But really, it’s about something deeper: rebase is a first-class operation in memory, and not a serious of patch applications via the file system. They’re therefore lightning quick, and will always succeed, which is nice. If you get partway through resolving a conflict and want to change to something else for some reason, that’s possible and simple.
Typically for me, "later" means "immediately after the rebase command has finished", which is very similar to git's "while the rebase command is running", but has some subtle and important differences.
For example, because the rebase completes first, I get to see roughly what the end-state of the rebase is before I start doing the hard work of fixing conflicts. This is useful as a sanity check - sometimes the reason I'm getting a bunch of merge conflicts is because I was rebasing the wrong things in the first place and included an extra commit somewhere. Seeing the result first gives me the chance to sanity check what I'm doing.
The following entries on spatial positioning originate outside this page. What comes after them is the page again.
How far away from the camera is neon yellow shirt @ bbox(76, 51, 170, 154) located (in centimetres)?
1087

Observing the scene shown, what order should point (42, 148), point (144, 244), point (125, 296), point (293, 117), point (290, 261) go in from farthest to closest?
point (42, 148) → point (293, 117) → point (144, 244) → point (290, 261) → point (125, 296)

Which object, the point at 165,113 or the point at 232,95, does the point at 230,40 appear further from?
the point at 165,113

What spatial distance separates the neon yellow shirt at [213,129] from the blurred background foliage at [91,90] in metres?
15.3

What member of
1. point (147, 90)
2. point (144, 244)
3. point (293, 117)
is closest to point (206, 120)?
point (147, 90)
Another thing is that my repository is never in a broken state where I can't continue doing other things. There's no way in git to stash a rebase, say because I've realised a different approach might work better or just because I urgently need to work on something different. I either need to cancel the rebase and start it again later, or keep on going until it's over. In jj, because the conflicts are automatically checked in as part of the commits, I can easily jump backwards and forwards between the work I'm doing resolving my conflicts, and anything else.
Another way of thinking about it is that git is very modal. You check out a branch and are in the "branch" mode, and then you start a rebase and are in the "rebase" mode, and then you do a bisection and are in the "bisect" mode - it's difficult to move freely between these modes, and there's certain things you can only do in some modes and can't do in others. In contrast, jj has exactly one mode: "there is a commit checked out". The different operations like rebasing all happen atomically, so you never see the halfway state. But because things like conflicts can be encoded in the commit itself, you still have all the same power that the modal approach had, just with a simpler conceptual model.
with jj, you have the option to fix half of it and come back later. you can take a look and see how bad the conflicts are if you go a certain route and compare to another option
I guess I view that as a positive rather than a negative. I'm not saying that dealing with merge conflicts is a picnic -- it isn't. I just find it difficult to believe that ignoring them and resolving them later will improve the situation in the long run.